My husband’s friend wanted a book that was written in Urdu to be translated into English. That is how my husband and I came up with our unique style of translation. We translate together. Every paragraph. We discuss its obvious and hidden meanings. Variations of words that can be used. Or if there isn’t one particular word my husband will explain to me all the meanings and uses and I’ll figure out what English word works best.
By using this method we’re able to have a translation that doesn’t “look” like a translation. If you’ve ever watched a badly subtitled movie or just read some of the humorously translated Chinese signs then you know what I’m talking about by “looking” translated.
When we had completed his friend’s book, he showed it to a publisher friend of his and we were hired.

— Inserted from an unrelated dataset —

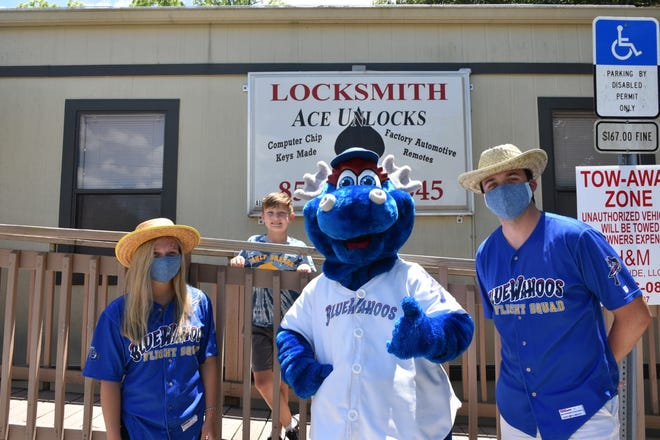 Blue Wahoos mascot Kazoo (center) with employees of the minor league baseball team on a recent trip to neighborhoods during the COVID-19 pandemic in May 2020.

That’s when we thought “ok now what?! We’re not professionals”. That’s when I turned to the web in search of various other professional translation sites. I was surprised at how many I found. The Shanghai translationcompany/companies were the most helpful in answering some of our more basic questions on what to do next.

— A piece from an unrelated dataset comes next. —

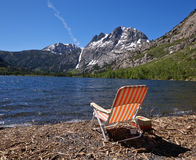 Chair on Mountain Lake Beach , California Stock Photo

It’s been three years since that simple request turned into a business. My husband and I have translated upwards of 100 books in that time. Some from Urdu to English and some from Arabic to Urdu. I have no idea how many we’ll end up doing by the time we’re finished. I didn’t think there would be that many but it seems the list just keeps growing. Which I’m glad about. I love translating. It lets me feel like I’m part of the book making process, and being an avid reader there is no greater enjoyment than being able to see a book blossom from beginning to end. And then seeing it in the hands of other readers, there is no greater gift than that.